#### THE TASK:
Rewrite the entries as a Markdown table with the columns Row and Line, one numbered row per line, leaving out blank lines. Start at the beginning of the entries and end at the line containing "from furthest to".

#### GIVEN INFORMATION:
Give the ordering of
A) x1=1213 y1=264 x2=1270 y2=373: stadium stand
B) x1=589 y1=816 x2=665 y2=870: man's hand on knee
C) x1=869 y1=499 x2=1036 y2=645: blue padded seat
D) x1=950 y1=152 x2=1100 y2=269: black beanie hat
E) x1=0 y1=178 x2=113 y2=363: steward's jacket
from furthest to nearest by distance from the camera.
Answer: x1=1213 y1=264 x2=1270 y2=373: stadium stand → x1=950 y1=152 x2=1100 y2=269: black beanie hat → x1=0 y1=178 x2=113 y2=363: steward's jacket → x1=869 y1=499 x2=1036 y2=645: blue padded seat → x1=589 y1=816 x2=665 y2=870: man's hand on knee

#### CORRECT RESULT:
| Row | Line |
|---|---|
| 1 | Give the ordering of |
| 2 | A) x1=1213 y1=264 x2=1270 y2=373: stadium stand |
| 3 | B) x1=589 y1=816 x2=665 y2=870: man's hand on knee |
| 4 | C) x1=869 y1=499 x2=1036 y2=645: blue padded seat |
| 5 | D) x1=950 y1=152 x2=1100 y2=269: black beanie hat |
| 6 | E) x1=0 y1=178 x2=113 y2=363: steward's jacket |
| 7 | from furthest to nearest by distance from the camera. |